7. It may, therefore, be seen that the question of waiver under S. 112 would solely depend upon the intention of the lessor whereas a waiver under Section 113 would depend upon the intention of both the parties, viz., the lessor and the lessee. It is only having regard to the unilateral intention of the lessor alone being the determining factor for waiver under S. 112 that a specific provision has been made to treat the receipt of rent pendente lite out of the waiver clause. Therefore, merely because such a proviso is not found in S. 113 it will not be open to a tenant to contend that per se the acceptance of rent by a lessor subsequent to giving a notice of termination of tenancy, would itself constitute waiver.

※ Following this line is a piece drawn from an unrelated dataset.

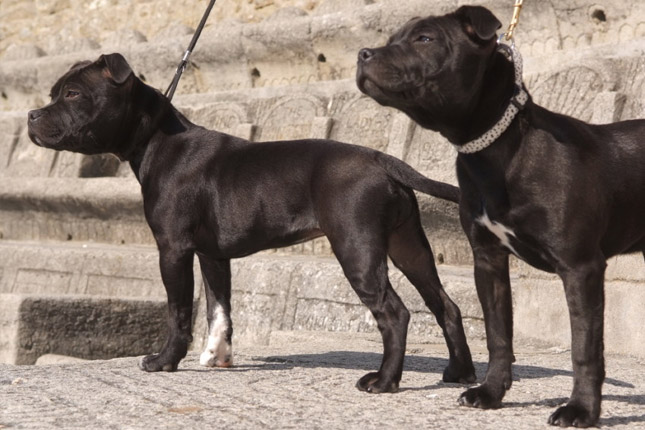 Picture of a Staffordshire Bull Terrier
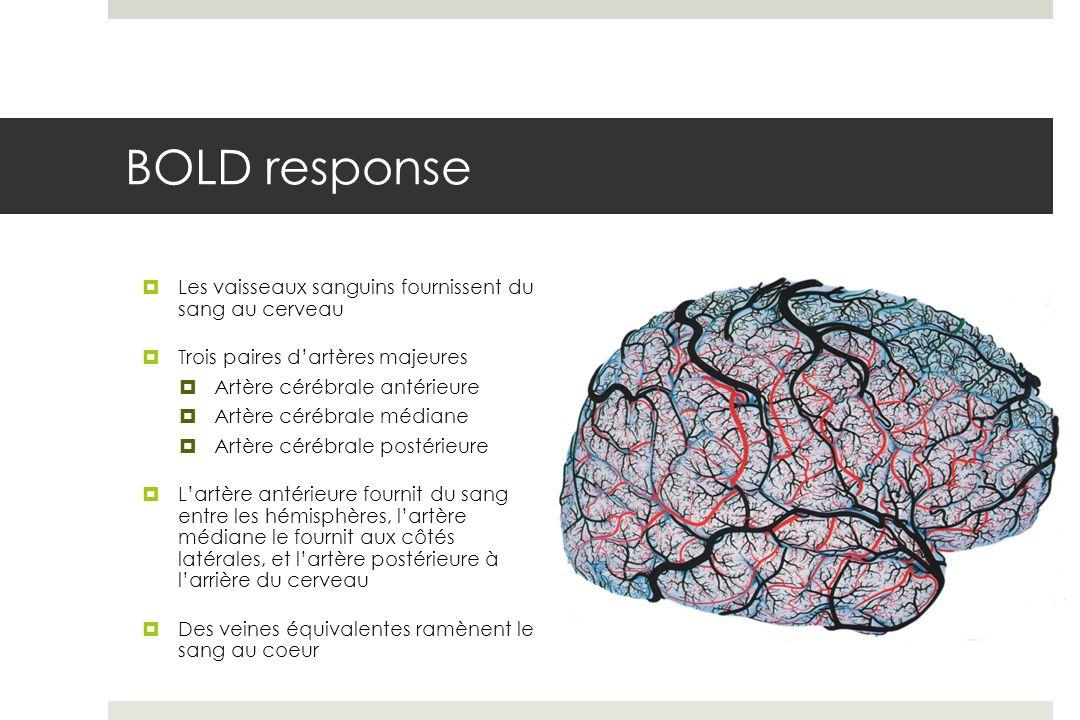 BOLD response Les vaisseaux sanguins fournissent du sang au cerveau Trois paires dartères majeures Artère cérébrale antérieure Artère cérébrale médiane Artère cérébrale postérieure Lartère antérieure fournit du sang entre les hémisphères, lartère médiane le fournit aux côtés latérales, et lartère postérieure à larrière du cerveau Des veines équivalentes ramènent le sang au coeur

8. Another factor on which the appellant's counsel places reliance is that full effect must be given to Illustration (a) of S. 113 and if that is done, then, even mere acceptance of rent by the landlord after the expiry of the notice will amount to waiver. On this aspect of the matter too, the appellant's counsel makes an attempt to assail the view of Ramamurti, J. in Saleh Bros. v. K. Rajendran, .

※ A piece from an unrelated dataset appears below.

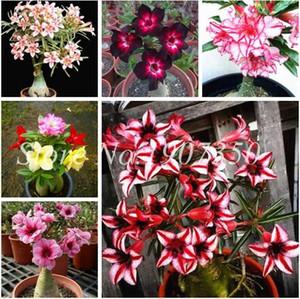 100% True Desert Rose Bonsai Plantas ornamentales Balcón Bonsai Flores en maceta Drawf Adenium Obesum Bonsai -2 Partículas / lote Decoración del hogar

According to the counsel, the illustration to a section cannot be ignored or brushed aside because it is not part of the body of the section and for that proposition, he relies on Muralidhar Chatterjee v. International Film Co. Ltd., (AIR 1943 PC 34). Reliance is also paced on Jumma Masjid Mercara v. Kadimaniandra Deviah for the proposition that:
"It was not to be readily assumed that an illustration to a section is repugnant to it and rejected."
The principles laid down in the two cases are indeed very salient ones and provide enlightening guidelines for construing the effect of illustrations to sections. But, I am afraid those decisions were rendered under different contexts and the force of that ratio would not apply to the question on hand.
9. The Privy Council had to consider whether the illustration to Sec. 65 of the Indian Contract Act would also apply to cases falling under Sec. 64 of that Act. The Board pointed out that Sections 64 and 65 were not mutually exclusive and that Illustration (c) to Sec. 65 would equally apply to cases under Section 64 and it was in that context the Board expressed its opinion that illustrations ought not be ignored or brushed aside because they are not part of the body of the section. Before the Supreme Court, the argument was that Section 43 of the T. P. Act must be held to be governed by Sec. 6(a) of the T. P. Act. It was while repelling such a contention the Supreme Court pointed out that the illustration to S. 43 indicated the operative field of the section and that there was really no conflict between S. 43 and S. 6(a) as they operated in different cases and under different conditions. It was then the Supreme Court pointed out that illustrations to sections ought not to be rejected unless they are found to be repugnant to the section itself.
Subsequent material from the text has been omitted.